For every entry below, retype it exactly as it reads.

-*-

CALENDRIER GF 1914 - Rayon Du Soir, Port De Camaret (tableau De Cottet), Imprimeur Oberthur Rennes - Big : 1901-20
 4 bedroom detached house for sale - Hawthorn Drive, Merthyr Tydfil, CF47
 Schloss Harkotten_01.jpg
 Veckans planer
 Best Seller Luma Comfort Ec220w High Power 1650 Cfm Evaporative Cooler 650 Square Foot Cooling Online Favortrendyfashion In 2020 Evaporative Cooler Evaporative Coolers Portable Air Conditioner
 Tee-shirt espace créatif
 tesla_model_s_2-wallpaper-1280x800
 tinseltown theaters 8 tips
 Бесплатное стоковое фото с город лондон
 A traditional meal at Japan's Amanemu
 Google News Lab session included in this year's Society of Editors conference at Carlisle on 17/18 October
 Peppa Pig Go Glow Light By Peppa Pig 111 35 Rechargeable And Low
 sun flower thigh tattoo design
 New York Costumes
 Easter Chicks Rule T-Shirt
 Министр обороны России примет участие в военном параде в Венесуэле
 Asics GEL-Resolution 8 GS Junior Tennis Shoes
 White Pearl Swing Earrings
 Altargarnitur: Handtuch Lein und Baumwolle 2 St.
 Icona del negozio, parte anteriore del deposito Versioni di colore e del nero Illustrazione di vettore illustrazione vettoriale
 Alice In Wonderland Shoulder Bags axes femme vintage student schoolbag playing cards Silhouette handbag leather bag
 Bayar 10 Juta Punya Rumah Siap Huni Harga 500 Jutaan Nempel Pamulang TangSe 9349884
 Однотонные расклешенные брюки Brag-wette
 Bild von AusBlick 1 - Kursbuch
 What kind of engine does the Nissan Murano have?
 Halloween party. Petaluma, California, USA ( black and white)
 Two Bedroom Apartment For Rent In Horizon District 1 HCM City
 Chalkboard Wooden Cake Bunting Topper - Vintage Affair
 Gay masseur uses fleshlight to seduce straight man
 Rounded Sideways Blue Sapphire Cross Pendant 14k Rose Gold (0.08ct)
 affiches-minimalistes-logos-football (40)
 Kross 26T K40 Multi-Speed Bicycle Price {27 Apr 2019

-*-

**Response area**:
CALENDRIER GF 1914 - Rayon Du Soir, Port De Camaret (tableau De Cottet), Imprimeur Oberthur Rennes - Big : 1901-20
 4 bedroom detached house for sale - Hawthorn Drive, Merthyr Tydfil, CF47
 Schloss Harkotten_01.jpg
 Veckans planer
 Best Seller Luma Comfort Ec220w High Power 1650 Cfm Evaporative Cooler 650 Square Foot Cooling Online Favortrendyfashion In 2020 Evaporative Cooler Evaporative Coolers Portable Air Conditioner
 Tee-shirt espace créatif
 tesla_model_s_2-wallpaper-1280x800
 tinseltown theaters 8 tips
 Бесплатное стоковое фото с город лондон
 A traditional meal at Japan's Amanemu
 Google News Lab session included in this year's Society of Editors conference at Carlisle on 17/18 October
 Peppa Pig Go Glow Light By Peppa Pig 111 35 Rechargeable And Low
 sun flower thigh tattoo design
 New York Costumes
 Easter Chicks Rule T-Shirt
 Министр обороны России примет участие в военном параде в Венесуэле
 Asics GEL-Resolution 8 GS Junior Tennis Shoes
 White Pearl Swing Earrings
 Altargarnitur: Handtuch Lein und Baumwolle 2 St.
 Icona del negozio, parte anteriore del deposito Versioni di colore e del nero Illustrazione di vettore illustrazione vettoriale
 Alice In Wonderland Shoulder Bags axes femme vintage student schoolbag playing cards Silhouette handbag leather bag
 Bayar 10 Juta Punya Rumah Siap Huni Harga 500 Jutaan Nempel Pamulang TangSe 9349884
 Однотонные расклешенные брюки Brag-wette
 Bild von AusBlick 1 - Kursbuch
 What kind of engine does the Nissan Murano have?
 Halloween party. Petaluma, California, USA ( black and white)
 Two Bedroom Apartment For Rent In Horizon District 1 HCM City
 Chalkboard Wooden Cake Bunting Topper - Vintage Affair
 Gay masseur uses fleshlight to seduce straight man
 Rounded Sideways Blue Sapphire Cross Pendant 14k Rose Gold (0.08ct)
 affiches-minimalistes-logos-football (40)
 Kross 26T K40 Multi-Speed Bicycle Price {27 Apr 2019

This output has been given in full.